It just seems like there are better options out there:icon_ques


----------



## Suzie Q (Jan 8, 2007)

*Made my decision...*

Ok, I ordered the Via Aqua 750...I will post my opinion (although I have never had a canister filter before...only HOB filters) after I get the tank set up and running in a few months. I went with this one because, like posted by wantplantsnotwork, if the filter goes out, I am w/o a heater also. I don't think the built in heater is worth the extra $200. 

I am getting together all the "little stuff" I need for such a big tank, before I get the tank. I don't plan on getting it for another few months. I don't want to get into a money crunch and have to go several months w/o a heater or plantlights (or such), so tank and fish are the last on my list. I have decided on a non-aggressive freshwater tank, and have a few types of fish I want.

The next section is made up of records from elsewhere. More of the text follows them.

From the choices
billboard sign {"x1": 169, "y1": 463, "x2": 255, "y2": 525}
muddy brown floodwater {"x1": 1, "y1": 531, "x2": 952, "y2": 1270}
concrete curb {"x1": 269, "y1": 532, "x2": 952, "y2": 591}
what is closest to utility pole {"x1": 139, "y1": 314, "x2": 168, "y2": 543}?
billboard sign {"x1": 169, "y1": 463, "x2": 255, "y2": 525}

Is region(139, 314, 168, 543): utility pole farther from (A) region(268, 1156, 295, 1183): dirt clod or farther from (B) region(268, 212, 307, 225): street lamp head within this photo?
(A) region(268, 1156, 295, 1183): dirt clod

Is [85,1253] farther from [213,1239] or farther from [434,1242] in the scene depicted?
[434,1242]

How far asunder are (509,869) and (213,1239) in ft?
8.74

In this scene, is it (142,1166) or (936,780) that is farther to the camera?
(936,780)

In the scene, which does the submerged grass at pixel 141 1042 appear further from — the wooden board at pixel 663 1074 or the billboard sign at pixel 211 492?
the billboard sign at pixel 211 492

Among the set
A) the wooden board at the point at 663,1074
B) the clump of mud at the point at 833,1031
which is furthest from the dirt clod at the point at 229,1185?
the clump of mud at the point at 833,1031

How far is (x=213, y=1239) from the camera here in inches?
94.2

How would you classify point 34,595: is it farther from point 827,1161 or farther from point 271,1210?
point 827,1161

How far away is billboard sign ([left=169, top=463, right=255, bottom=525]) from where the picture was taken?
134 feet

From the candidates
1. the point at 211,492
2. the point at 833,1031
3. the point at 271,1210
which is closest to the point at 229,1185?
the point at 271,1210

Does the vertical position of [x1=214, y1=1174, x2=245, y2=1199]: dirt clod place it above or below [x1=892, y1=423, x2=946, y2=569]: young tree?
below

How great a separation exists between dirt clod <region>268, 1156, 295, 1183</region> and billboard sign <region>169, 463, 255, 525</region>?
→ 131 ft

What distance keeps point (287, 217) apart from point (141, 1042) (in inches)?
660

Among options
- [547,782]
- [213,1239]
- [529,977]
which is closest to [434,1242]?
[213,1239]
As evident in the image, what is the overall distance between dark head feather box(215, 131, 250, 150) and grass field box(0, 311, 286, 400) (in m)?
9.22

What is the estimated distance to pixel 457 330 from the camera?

Thanks for your input. It has helped greatly.


----------



## wantplantsnotwork (Nov 28, 2004)

I'll say it again, it works fantastic.
sayn3ver, you are confusing abundance of CO2 with the absence of O2.
Irrelevant in any case, the conversion by microbes takes place on/in the plants. 
The "whole purpose" of a wet dry filter in this case is to stop being one! I removed the float control.
It is now just a filter + reactor in one unit.


----------